8.11.3 3. Model complexity and overfitting
Bayesian methods can control complexity through the prior. Instead of just asking
Which parameter values fit the data best?
Bayesian analysis asks
Which parameter values are plausible after combining prior structure with the observed data?
This can improve stability and generalization.
8.11.4 4. Modern computation
In simple models, posterior distributions may be available in closed form. In more complicated models, Bayesian machine learning relies on computational methods such as:
MCMC,
Hamiltonian Monte Carlo,
variational inference.
This is one reason Bayesian computation has become such an important part of modern statistics and machine learning.
8.12 Bayesian versus machine learning language
It is often helpful to translate between the two languages.
Machine learning language
Bayesian language
Regularization
Prior distribution
Training loss + penalty
Negative log posterior
Prediction
Posterior predictive distribution
Parameter estimate
Posterior summary
Ensemble / uncertainty
Posterior distribution over functions or parameters
Note
These are not exactly the same in every setting, but the parallels are often very strong.
8.13 What Bayesian methods add
It is worth emphasizing that Bayesian methods do not replace machine learning.

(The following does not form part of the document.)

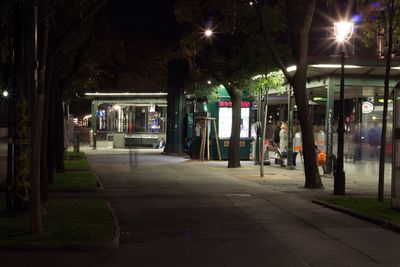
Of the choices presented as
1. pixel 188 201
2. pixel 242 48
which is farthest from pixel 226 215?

Rather, they provide a probabilistic framework for many of the same goals.
Bayesian methods add:
principled uncertainty quantification,
coherent updating,
interpretable regularization through priors,
predictive distributions instead of only point predictions.
8.14 Summary
In this lecture, we explored several important links between Bayesian statistics and machine learning.
Main ideas:
Bayesian linear regression is a probabilistic predictive model.
Regularization can often be interpreted as prior modeling.
Posterior predictive distributions quantify uncertainty in predictions.
Many modern machine learning ideas have natural Bayesian counterparts.